On s'étonnera peut-être qu'un aliment aussi sacré puisse être consommé par de simples profanes. Mais d'abord, il n'est pas de culte positif qui ne se meuve dans cette contradiction. Tous les êtres sacrés, en raison du caractère dont ils sont marqués, sont soustraits aux atteintes profanes ; mais d'un autre côté, ils ne serviraient à rien et manqueraient de toute raison d'être s'ils n'étaient mis en rapports avec ces mêmes fidèles qui, par ailleurs, doivent en rester respectueusement éloignés. Il n'y a pas de rite positif qui, au fond, ne constitue un véritable sacrilège ; car l'homme ne peut commercer avec les êtres sacrés sans franchir la barrière qui, normalement, doit l'en tenir séparé

Tout ce qui importe, c'est que le sacrilège soit accompli avec des précautions qui l'atténuent. Parmi celles qui sont employées, la plus usuelle consiste à ménager la transition et à n'engager que lentement et graduellement le fidèle dans le cercle des choses sacrées. Ainsi fragmenté et dilué, le sacrilège ne heurte pas violemment la conscience religieuse ; il n'est pas senti comme tel et s'évanouit. Or, c'est ce qui a lieu dans le cas qui nous occupe. Toute la série de cérémonies qui a précédé le moment où le totem est solennellement mangé a eu pour effet de sanctifier progressivement ceux qui y ont pris une part active. C'est une période essentiellement religieuse qu'ils n'ont pu traverser sans que leur état religieux se soit transformé. Les jeûnes, le contact des rochers sacrés, des churinga, les décorations totémiques, etc., leur ont peu à peu conféré un caractère qu'ils n'avaient pas antérieurement et qui leur permet d'affronter, sans profanation choquante et dangereuse, cet aliment désiré et redouté qui, en temps ordinaire, leur serait interdit.

Si l'acte par lequel un être sacré est immolé, puis mangé par ceux qui l'adorent, peut être appelé un sacrifice, le rite dont il vient d'être question a droit à la même dénomination. Au reste, ce qui en montre bien la signification, ce sont les analogies frappantes qu'il présente avec d'autres pratiques que l'on rencontre dans un grand nombre de cultes agraires. C'est, en effet, une règle très générale, même chez des peuples parvenus à un haut degré de civilisation, que les premiers produits de la récolte servent de matière à des repas rituels dont le banquet pascal est l'exemple le plus connu.

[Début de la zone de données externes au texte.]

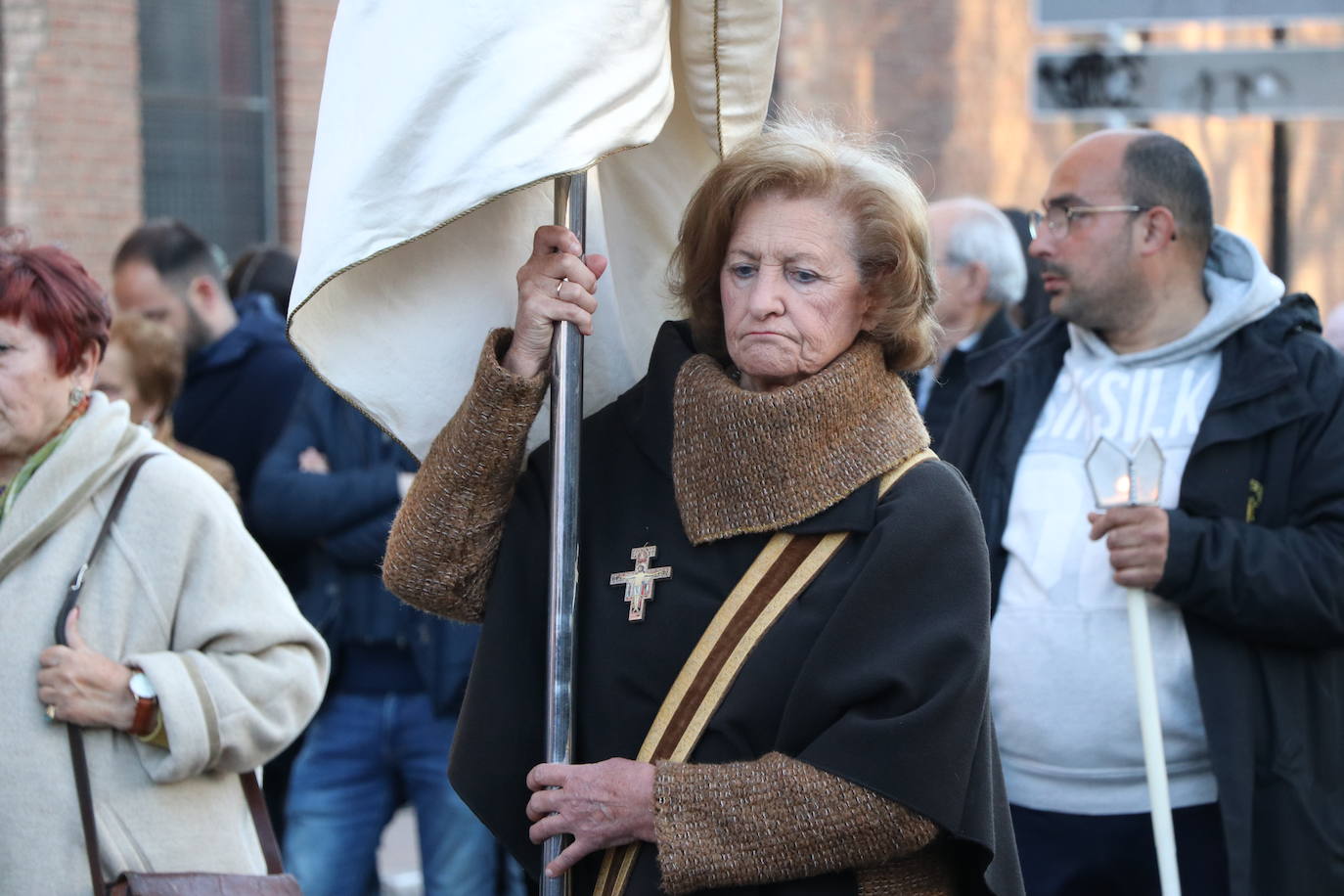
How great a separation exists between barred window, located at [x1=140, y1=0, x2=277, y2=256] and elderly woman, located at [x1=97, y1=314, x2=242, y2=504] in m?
3.89

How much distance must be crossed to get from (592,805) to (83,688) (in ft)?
3.59

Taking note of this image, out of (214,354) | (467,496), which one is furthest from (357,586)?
(467,496)

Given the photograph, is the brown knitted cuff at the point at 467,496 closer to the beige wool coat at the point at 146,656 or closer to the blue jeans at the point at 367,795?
the beige wool coat at the point at 146,656

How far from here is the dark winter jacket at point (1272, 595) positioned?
360 centimetres

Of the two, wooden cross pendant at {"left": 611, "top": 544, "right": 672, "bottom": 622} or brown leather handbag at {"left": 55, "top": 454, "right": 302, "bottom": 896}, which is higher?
wooden cross pendant at {"left": 611, "top": 544, "right": 672, "bottom": 622}

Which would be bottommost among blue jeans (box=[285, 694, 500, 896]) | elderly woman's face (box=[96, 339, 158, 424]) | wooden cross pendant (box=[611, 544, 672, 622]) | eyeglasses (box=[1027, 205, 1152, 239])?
blue jeans (box=[285, 694, 500, 896])

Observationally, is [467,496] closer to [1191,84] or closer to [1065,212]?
[1065,212]

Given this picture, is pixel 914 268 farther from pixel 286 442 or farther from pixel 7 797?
pixel 286 442

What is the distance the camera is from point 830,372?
2682 mm

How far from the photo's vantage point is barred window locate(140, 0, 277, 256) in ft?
28.4

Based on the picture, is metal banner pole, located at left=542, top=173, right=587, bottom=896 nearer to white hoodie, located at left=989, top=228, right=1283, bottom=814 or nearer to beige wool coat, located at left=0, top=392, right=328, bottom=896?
beige wool coat, located at left=0, top=392, right=328, bottom=896

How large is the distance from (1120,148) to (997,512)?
2.99 ft

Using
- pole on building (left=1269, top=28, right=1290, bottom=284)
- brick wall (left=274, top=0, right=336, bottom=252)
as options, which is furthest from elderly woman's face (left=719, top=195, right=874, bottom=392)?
brick wall (left=274, top=0, right=336, bottom=252)

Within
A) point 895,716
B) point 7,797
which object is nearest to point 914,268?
point 895,716
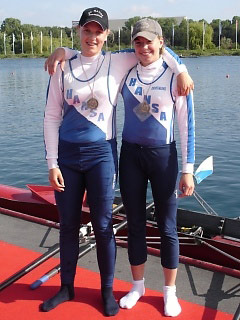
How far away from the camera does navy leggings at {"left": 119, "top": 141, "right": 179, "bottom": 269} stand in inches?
115

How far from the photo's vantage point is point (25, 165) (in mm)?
12055

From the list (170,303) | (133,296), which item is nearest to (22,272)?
(133,296)

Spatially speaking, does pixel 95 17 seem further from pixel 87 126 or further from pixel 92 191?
pixel 92 191

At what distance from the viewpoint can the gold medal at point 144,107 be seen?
2875mm

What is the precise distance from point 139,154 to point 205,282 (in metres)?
1.29

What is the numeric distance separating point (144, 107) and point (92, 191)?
2.05ft

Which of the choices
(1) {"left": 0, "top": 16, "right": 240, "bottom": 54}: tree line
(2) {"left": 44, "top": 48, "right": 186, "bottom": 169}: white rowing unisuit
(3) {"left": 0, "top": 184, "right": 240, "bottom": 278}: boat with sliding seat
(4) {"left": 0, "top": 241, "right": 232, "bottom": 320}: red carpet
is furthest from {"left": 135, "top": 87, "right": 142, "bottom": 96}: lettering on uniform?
(1) {"left": 0, "top": 16, "right": 240, "bottom": 54}: tree line

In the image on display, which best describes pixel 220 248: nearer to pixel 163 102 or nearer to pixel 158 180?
pixel 158 180

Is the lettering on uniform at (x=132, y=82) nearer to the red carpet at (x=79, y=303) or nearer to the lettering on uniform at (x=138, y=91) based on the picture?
the lettering on uniform at (x=138, y=91)

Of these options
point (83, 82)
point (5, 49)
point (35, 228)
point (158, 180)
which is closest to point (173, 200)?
point (158, 180)

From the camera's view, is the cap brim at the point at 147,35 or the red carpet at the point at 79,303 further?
the red carpet at the point at 79,303

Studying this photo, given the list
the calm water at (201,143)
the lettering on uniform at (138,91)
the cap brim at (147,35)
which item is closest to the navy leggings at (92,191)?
the lettering on uniform at (138,91)

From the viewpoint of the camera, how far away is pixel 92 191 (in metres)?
2.96

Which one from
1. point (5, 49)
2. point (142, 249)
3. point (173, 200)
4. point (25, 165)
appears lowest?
point (25, 165)
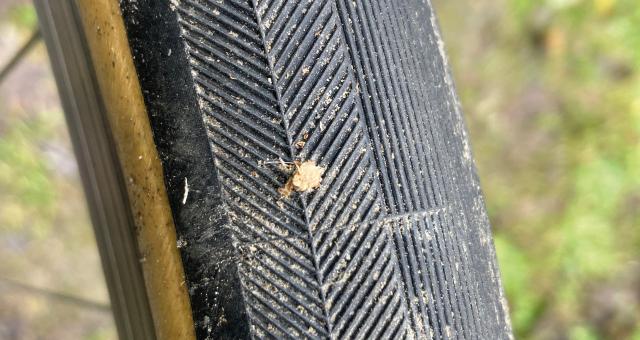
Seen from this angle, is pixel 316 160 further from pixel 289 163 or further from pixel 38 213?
pixel 38 213

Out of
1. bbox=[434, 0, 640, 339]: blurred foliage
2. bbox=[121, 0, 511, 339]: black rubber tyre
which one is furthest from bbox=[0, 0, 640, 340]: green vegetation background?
bbox=[121, 0, 511, 339]: black rubber tyre

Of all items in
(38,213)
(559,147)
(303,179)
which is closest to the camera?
(303,179)

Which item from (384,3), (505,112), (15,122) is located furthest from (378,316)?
(505,112)

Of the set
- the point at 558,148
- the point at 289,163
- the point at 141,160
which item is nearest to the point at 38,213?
the point at 141,160

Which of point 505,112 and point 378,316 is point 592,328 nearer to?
point 505,112

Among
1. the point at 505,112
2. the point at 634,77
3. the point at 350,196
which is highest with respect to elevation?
the point at 634,77

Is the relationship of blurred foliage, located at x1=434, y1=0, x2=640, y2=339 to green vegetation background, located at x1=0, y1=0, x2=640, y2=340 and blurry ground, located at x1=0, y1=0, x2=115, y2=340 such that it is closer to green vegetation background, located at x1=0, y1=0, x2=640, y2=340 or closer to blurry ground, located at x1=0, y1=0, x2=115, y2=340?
green vegetation background, located at x1=0, y1=0, x2=640, y2=340

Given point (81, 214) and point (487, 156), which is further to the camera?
point (487, 156)
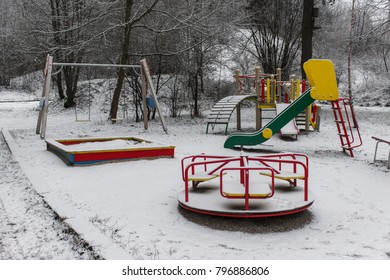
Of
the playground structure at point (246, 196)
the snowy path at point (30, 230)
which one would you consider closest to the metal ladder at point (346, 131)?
the playground structure at point (246, 196)

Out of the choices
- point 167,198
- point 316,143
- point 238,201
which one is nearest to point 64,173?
point 167,198

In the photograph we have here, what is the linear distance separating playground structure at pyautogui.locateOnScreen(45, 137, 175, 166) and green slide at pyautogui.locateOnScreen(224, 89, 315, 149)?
5.95ft

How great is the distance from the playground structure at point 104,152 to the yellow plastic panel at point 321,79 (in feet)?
10.8

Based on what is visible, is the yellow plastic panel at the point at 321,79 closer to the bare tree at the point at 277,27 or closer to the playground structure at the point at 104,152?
the playground structure at the point at 104,152

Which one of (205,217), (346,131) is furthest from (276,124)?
(205,217)

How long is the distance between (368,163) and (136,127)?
831 cm

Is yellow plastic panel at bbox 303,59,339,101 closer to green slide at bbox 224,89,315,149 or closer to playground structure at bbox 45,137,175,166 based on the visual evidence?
green slide at bbox 224,89,315,149

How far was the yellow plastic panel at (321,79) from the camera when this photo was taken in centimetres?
848

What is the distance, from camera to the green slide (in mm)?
8602

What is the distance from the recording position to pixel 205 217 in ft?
15.2

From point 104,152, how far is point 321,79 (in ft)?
15.8

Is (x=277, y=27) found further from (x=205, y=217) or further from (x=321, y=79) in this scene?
(x=205, y=217)

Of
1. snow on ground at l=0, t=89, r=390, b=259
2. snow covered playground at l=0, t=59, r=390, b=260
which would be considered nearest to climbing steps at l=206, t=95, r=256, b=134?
snow on ground at l=0, t=89, r=390, b=259
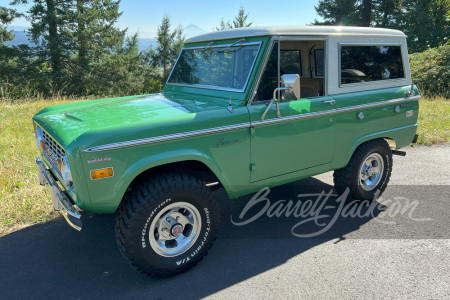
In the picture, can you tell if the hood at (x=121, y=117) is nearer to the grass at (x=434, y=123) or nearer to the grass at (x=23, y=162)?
the grass at (x=23, y=162)

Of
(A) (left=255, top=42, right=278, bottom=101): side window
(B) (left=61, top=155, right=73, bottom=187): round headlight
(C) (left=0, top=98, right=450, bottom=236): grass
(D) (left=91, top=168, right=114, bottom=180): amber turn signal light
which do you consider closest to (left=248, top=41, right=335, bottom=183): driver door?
(A) (left=255, top=42, right=278, bottom=101): side window

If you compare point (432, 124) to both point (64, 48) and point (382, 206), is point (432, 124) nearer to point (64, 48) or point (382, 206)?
point (382, 206)

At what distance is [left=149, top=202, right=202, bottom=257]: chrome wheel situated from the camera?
10.0ft

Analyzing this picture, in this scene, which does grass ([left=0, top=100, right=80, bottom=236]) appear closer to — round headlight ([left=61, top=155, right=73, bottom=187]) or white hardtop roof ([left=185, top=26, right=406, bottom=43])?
round headlight ([left=61, top=155, right=73, bottom=187])

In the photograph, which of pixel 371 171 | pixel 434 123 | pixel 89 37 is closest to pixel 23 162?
pixel 371 171

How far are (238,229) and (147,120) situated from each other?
1754 mm

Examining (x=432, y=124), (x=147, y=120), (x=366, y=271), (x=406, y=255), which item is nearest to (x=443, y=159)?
(x=432, y=124)

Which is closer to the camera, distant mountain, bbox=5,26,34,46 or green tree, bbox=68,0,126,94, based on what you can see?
distant mountain, bbox=5,26,34,46

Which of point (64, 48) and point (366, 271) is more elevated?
point (64, 48)

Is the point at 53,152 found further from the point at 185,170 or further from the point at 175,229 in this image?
the point at 175,229

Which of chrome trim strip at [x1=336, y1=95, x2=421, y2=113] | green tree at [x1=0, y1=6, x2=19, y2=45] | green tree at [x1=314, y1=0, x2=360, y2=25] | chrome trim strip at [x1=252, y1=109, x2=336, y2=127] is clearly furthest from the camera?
green tree at [x1=314, y1=0, x2=360, y2=25]

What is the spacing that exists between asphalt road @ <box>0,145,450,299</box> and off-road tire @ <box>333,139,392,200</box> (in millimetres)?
181

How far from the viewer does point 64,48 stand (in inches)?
1004

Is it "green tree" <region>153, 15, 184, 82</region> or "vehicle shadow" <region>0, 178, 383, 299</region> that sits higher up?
"green tree" <region>153, 15, 184, 82</region>
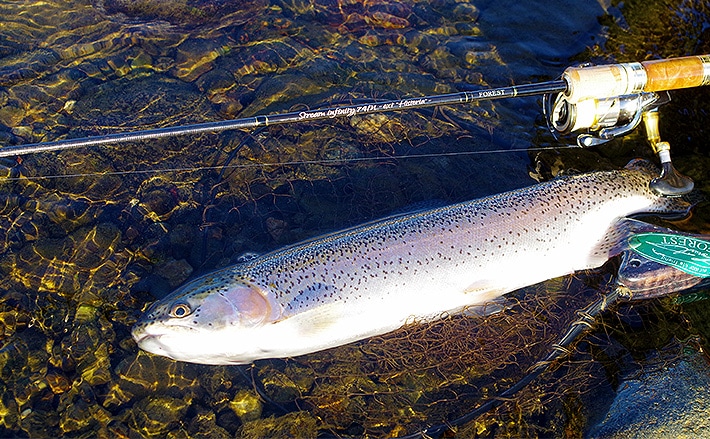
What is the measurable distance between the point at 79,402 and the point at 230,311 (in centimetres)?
119

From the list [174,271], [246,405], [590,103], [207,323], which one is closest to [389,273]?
[207,323]

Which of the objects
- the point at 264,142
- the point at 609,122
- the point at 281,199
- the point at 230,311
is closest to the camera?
the point at 230,311

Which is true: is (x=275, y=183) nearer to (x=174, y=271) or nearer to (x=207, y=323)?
(x=174, y=271)

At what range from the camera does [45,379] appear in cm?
325

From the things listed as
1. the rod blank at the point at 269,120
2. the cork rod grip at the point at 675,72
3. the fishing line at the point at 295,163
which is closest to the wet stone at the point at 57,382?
the rod blank at the point at 269,120

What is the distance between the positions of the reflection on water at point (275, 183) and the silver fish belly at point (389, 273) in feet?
1.04

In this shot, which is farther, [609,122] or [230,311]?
[609,122]

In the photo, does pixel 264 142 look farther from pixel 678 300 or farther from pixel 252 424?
pixel 678 300

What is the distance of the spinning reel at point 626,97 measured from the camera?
3.39 metres

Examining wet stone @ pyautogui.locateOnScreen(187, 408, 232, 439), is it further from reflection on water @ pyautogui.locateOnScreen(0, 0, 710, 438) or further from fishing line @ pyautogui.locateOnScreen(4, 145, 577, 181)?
fishing line @ pyautogui.locateOnScreen(4, 145, 577, 181)

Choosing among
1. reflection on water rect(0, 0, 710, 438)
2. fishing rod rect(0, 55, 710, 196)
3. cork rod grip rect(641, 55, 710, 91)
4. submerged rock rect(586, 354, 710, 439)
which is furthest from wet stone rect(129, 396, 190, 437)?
cork rod grip rect(641, 55, 710, 91)

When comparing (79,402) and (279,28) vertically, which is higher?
(279,28)

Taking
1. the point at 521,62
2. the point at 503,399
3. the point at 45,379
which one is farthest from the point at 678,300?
the point at 45,379

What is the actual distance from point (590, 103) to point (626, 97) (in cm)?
28
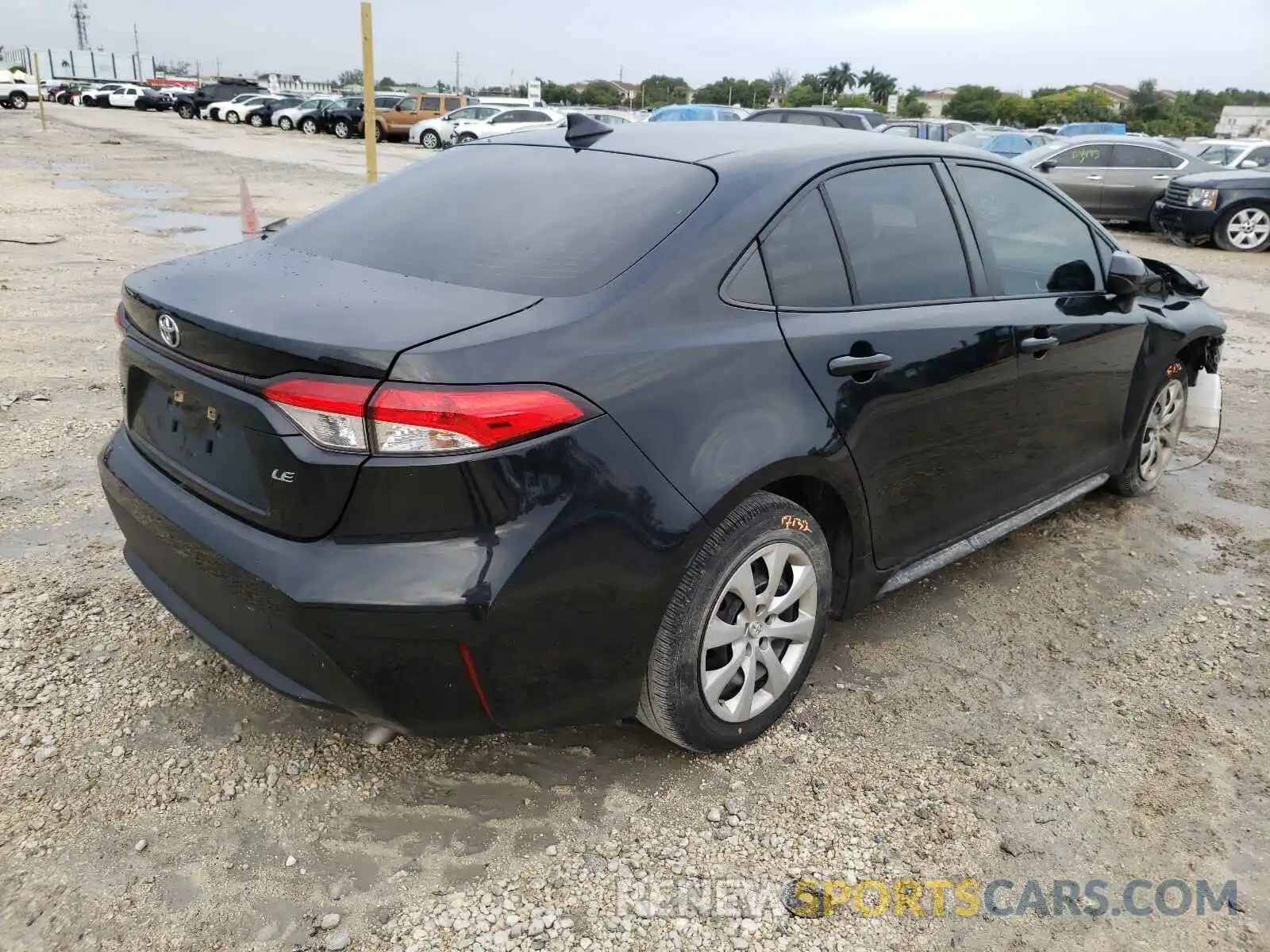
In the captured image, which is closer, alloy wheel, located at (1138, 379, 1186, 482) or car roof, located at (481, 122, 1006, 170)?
car roof, located at (481, 122, 1006, 170)

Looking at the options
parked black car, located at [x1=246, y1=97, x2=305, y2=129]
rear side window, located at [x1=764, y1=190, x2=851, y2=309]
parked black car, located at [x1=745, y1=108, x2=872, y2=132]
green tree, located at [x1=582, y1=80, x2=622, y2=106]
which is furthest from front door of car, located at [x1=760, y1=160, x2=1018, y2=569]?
green tree, located at [x1=582, y1=80, x2=622, y2=106]

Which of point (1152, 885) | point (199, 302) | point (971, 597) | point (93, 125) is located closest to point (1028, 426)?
point (971, 597)

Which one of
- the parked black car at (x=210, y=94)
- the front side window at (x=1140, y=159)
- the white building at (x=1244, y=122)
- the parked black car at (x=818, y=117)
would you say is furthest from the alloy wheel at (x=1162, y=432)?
the white building at (x=1244, y=122)

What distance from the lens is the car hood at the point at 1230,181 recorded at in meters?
14.1

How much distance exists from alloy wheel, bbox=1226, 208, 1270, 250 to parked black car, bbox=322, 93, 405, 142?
2857 cm

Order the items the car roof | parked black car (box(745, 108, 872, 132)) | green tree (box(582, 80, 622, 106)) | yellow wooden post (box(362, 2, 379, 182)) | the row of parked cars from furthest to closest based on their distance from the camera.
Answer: green tree (box(582, 80, 622, 106)), parked black car (box(745, 108, 872, 132)), the row of parked cars, yellow wooden post (box(362, 2, 379, 182)), the car roof

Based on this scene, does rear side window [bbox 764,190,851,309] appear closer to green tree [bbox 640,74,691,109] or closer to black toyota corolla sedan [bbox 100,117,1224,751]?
black toyota corolla sedan [bbox 100,117,1224,751]

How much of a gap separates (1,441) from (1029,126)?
68639 mm

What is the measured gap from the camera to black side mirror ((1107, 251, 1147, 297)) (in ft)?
12.7

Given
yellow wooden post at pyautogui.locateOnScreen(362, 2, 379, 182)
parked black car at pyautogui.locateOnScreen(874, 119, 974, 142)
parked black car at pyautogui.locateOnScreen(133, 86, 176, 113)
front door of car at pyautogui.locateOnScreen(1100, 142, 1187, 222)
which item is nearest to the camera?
yellow wooden post at pyautogui.locateOnScreen(362, 2, 379, 182)

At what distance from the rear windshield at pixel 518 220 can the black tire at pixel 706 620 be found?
2.36ft

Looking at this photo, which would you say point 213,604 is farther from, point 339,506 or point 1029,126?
point 1029,126

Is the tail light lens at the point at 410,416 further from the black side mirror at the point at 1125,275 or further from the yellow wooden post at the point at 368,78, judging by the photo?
the yellow wooden post at the point at 368,78

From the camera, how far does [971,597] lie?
3.85 m
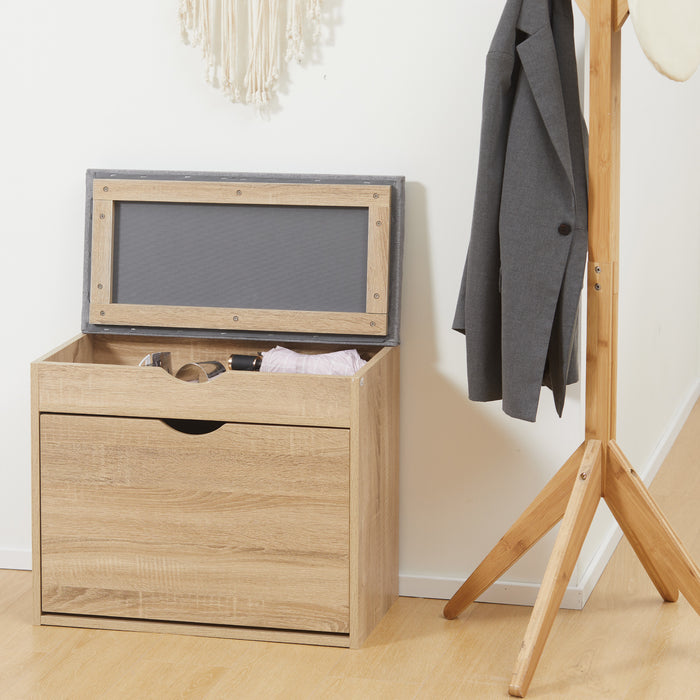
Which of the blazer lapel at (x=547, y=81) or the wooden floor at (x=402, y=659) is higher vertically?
the blazer lapel at (x=547, y=81)

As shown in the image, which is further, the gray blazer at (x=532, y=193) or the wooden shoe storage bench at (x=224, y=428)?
the wooden shoe storage bench at (x=224, y=428)

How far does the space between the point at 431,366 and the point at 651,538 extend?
56 centimetres

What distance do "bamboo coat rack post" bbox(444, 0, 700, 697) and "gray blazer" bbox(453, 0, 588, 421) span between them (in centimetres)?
5

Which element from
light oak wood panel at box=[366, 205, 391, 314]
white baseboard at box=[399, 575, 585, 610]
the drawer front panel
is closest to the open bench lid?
light oak wood panel at box=[366, 205, 391, 314]

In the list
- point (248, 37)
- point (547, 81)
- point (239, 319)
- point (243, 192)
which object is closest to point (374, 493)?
point (239, 319)

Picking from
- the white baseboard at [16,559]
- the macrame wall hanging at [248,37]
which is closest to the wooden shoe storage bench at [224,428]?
the macrame wall hanging at [248,37]

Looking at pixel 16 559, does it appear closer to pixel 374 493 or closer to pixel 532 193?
pixel 374 493

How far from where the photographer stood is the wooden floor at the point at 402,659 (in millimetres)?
1829

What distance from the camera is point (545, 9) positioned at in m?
1.85

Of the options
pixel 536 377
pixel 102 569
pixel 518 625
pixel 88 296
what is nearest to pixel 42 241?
pixel 88 296

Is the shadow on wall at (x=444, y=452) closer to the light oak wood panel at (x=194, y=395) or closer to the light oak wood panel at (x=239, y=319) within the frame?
the light oak wood panel at (x=239, y=319)

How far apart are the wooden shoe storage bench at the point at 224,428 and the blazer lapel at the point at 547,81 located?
400 millimetres

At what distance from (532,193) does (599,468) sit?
522mm

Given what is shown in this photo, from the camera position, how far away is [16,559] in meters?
2.44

Comme, d'autre part, les rites agraires sont à la base même des formes les plus élevées du culte, on voit que l'Intichiuma des sociétés australiennes est plus proche de nous qu'on ne pourrait croire d'après son apparente grossièreté.

Par une intuition de génie, Smith, sans connaître ces faits, en avait eu le pressentiment. Par une série d'ingénieuses déductions - qu'il est inutile de reproduire ici, car elles n'ont plus qu'un intérêt historique - il crut pouvoir établir que, à l'origine, l'animal immolé dans les sacrifices avait dû être considéré comme quasi divin et comme proche parent de ceux qui l'immolaient : or ces caractères sont précisément ceux par lesquels se définit l'espèce totémique. Smith en vint aussi à supposer que le totémisme avait dû connaître et pratiquer un rite tout à fait analogue à celui que nous venons d'étudier ; il penchait même à voir dans cette sorte de sacrifice la souche fondamentale de toute l'institution sacrificielle. Le sacrifice n'aurait pas été institué à l'origine pour créer entre l'homme et ses dieux un lien de parenté artificielle, mais pour entretenir et renouveler la parenté naturelle qui les unissait primitivement. ... Mais aujourd'hui, il est permis de dire que, sur un point tout au moins, la démonstration est faite : nous venons de voir, en effet, que, dans un nombre important de sociétés, le sacrifice totémique, tel que Smith le concevait, est ou a été pratiqué. ... On doit désormais regarder comme établi que la forme la plus mystique de la communion alimentaire se rencontre dès la religion la plus rudimentaire qui soit présentement connue.